→ TRY IT
Print the data once more, exactly as given. Drop the pictures.

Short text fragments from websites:
# # #
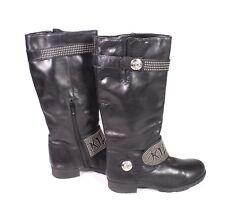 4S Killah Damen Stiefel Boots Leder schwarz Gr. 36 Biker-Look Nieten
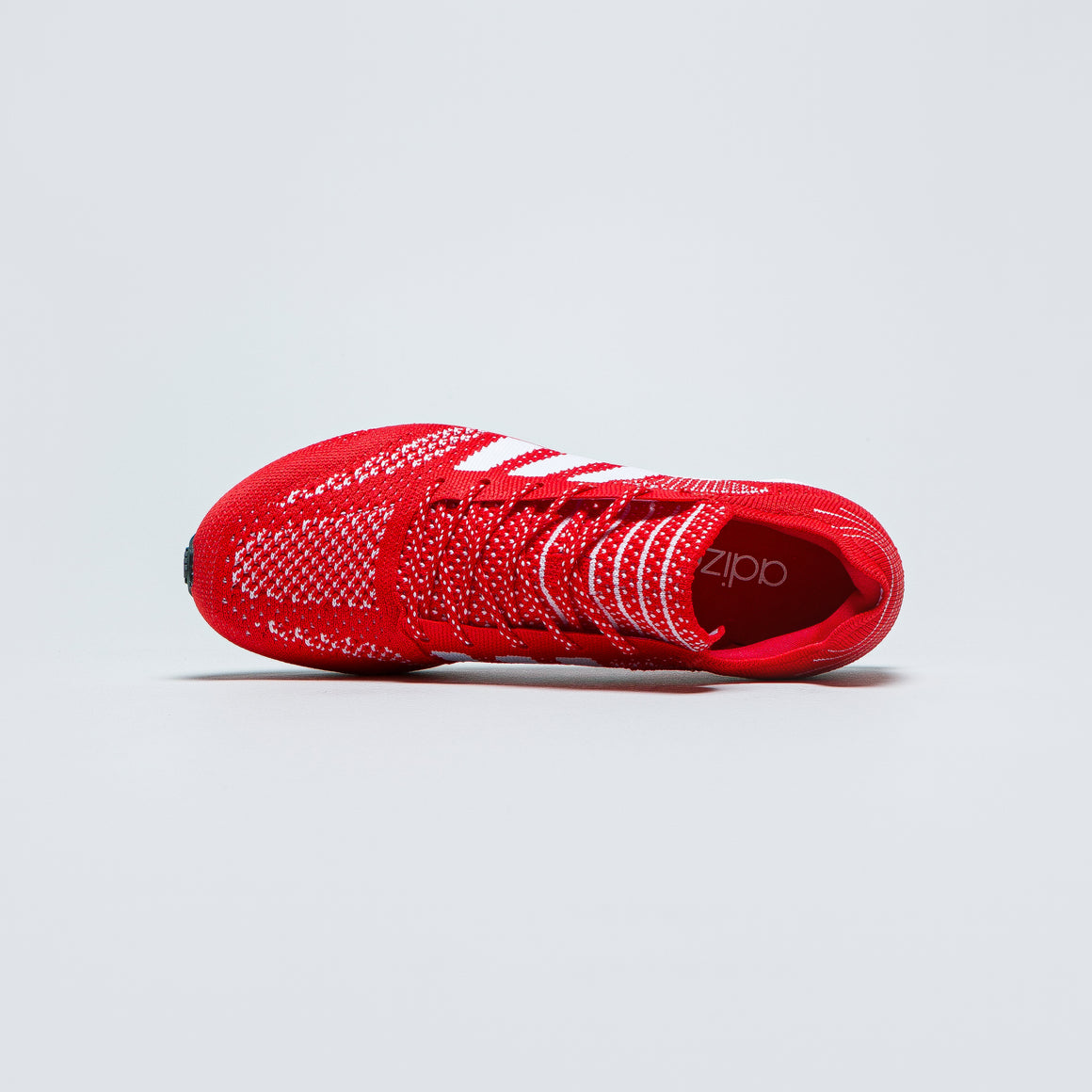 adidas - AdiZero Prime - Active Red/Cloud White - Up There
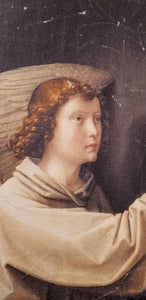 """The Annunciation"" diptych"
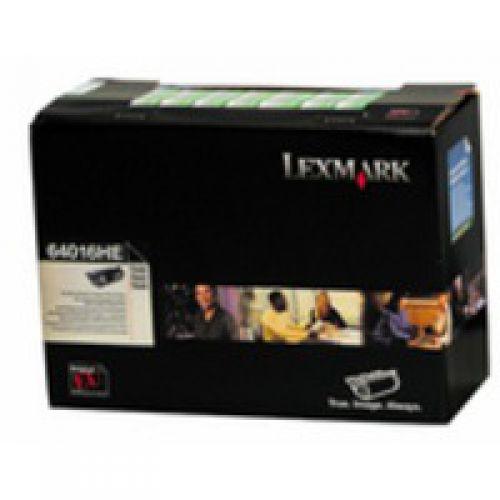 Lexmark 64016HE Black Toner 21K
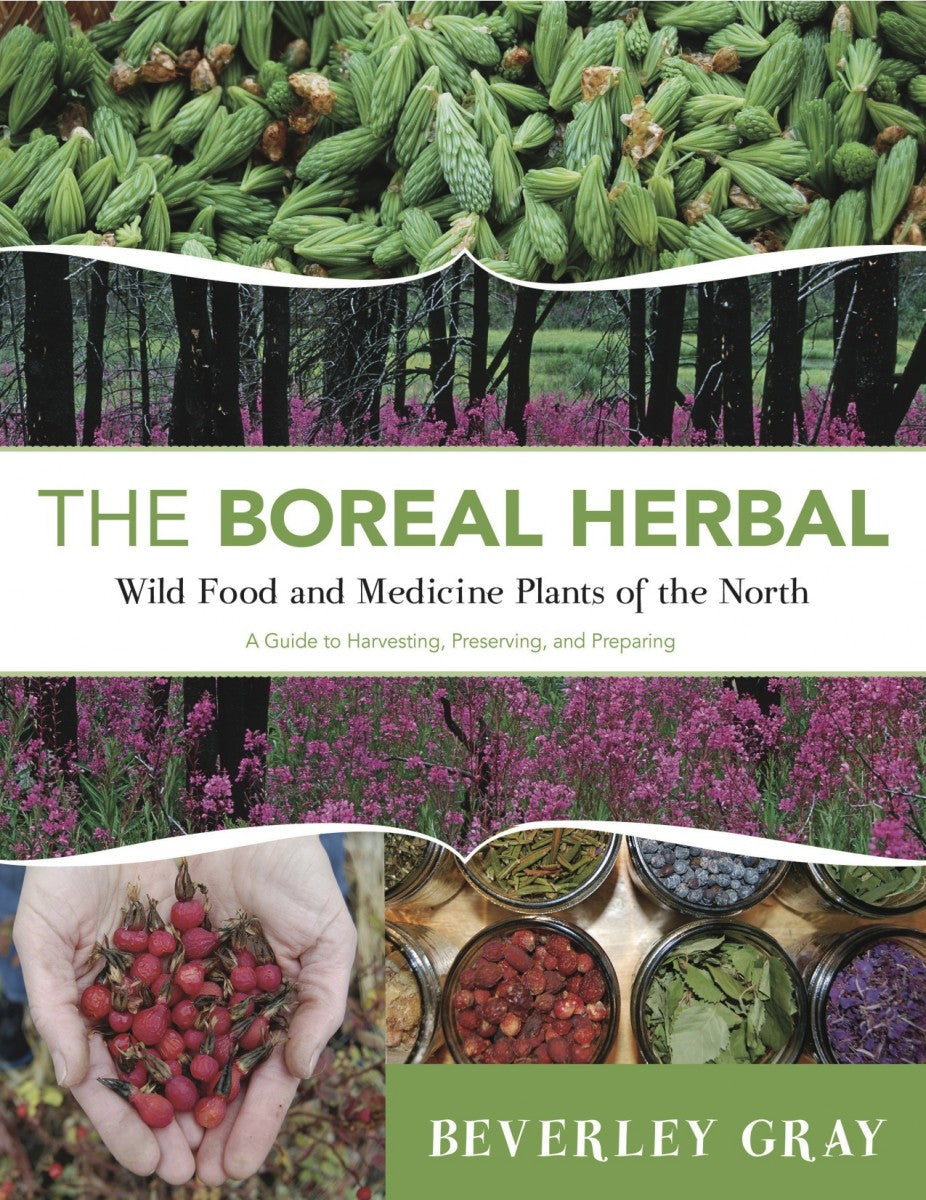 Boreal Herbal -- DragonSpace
# # #
→ TASK RESULT
 4S Killah Damen Stiefel Boots Leder schwarz Gr. 36 Biker-Look Nieten
 adidas - AdiZero Prime - Active Red/Cloud White - Up There
 """The Annunciation"" diptych"
 Lexmark 64016HE Black Toner 21K
 Boreal Herbal -- DragonSpace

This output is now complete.